Given instruction – Reproduce without any change the lines of the records below, from the line containing "How far from the image's" through the end of the records, both ends included.

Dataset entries
◇ ◇ ◇ ◇

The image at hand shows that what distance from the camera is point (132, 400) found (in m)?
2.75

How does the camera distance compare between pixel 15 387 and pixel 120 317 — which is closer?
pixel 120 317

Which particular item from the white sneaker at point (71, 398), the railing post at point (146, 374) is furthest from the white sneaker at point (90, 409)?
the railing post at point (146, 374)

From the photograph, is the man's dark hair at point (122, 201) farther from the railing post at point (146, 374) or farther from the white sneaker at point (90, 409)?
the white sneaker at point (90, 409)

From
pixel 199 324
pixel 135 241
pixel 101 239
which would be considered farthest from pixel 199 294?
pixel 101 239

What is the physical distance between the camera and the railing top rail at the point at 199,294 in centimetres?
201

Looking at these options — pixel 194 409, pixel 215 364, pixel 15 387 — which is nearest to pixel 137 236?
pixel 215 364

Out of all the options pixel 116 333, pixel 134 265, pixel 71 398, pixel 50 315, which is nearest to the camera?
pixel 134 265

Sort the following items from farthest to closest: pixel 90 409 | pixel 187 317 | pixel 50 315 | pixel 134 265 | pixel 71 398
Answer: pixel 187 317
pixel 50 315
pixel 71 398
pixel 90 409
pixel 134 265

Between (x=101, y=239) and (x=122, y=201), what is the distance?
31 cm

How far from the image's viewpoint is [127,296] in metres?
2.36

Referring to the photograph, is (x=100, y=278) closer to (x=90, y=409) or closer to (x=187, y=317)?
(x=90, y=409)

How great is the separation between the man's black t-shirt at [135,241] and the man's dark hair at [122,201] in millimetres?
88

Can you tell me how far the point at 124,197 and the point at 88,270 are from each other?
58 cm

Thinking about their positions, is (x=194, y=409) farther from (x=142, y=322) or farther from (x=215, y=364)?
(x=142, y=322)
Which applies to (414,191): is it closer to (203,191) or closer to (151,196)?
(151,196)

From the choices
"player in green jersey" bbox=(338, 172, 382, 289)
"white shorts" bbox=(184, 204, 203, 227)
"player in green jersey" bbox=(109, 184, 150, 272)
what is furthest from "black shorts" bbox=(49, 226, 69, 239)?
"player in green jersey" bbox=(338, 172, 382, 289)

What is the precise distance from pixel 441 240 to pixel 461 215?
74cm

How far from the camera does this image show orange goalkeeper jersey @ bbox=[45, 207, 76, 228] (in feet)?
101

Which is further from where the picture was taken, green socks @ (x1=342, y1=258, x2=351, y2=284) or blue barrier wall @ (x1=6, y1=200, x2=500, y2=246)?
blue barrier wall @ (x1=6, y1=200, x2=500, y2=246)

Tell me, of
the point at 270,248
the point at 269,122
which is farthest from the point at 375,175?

◇ ◇ ◇ ◇

Solution to this exercise –
How far from the image's viewpoint is [127,296] in metres?
2.36

Referring to the photograph, is (x=100, y=278) closer to (x=90, y=409) or closer to (x=187, y=317)?
(x=90, y=409)

How great is the separation between the man's black t-shirt at [135,241] and the man's dark hair at [122,201] in millimetres?
88

Can you tell me how far the point at 124,197 and the point at 88,270 are from each other?
58 cm

Thinking about their positions, is (x=194, y=409) farther from (x=142, y=322) or farther from (x=215, y=364)?
(x=142, y=322)
Which applies to (414,191): is it closer to (203,191) or closer to (151,196)?
(151,196)

From the choices
"player in green jersey" bbox=(338, 172, 382, 289)
"white shorts" bbox=(184, 204, 203, 227)
"player in green jersey" bbox=(109, 184, 150, 272)
what is furthest from "black shorts" bbox=(49, 226, 69, 239)?
"player in green jersey" bbox=(338, 172, 382, 289)

What is the precise distance from pixel 441 240 to pixel 461 215?
74cm

How far from the camera does this image show orange goalkeeper jersey @ bbox=[45, 207, 76, 228] (in feet)?
101

Which is further from where the picture was taken, green socks @ (x1=342, y1=258, x2=351, y2=284) or blue barrier wall @ (x1=6, y1=200, x2=500, y2=246)?
blue barrier wall @ (x1=6, y1=200, x2=500, y2=246)

Tell me, of
the point at 270,248
the point at 269,122
which is farthest from the point at 375,175?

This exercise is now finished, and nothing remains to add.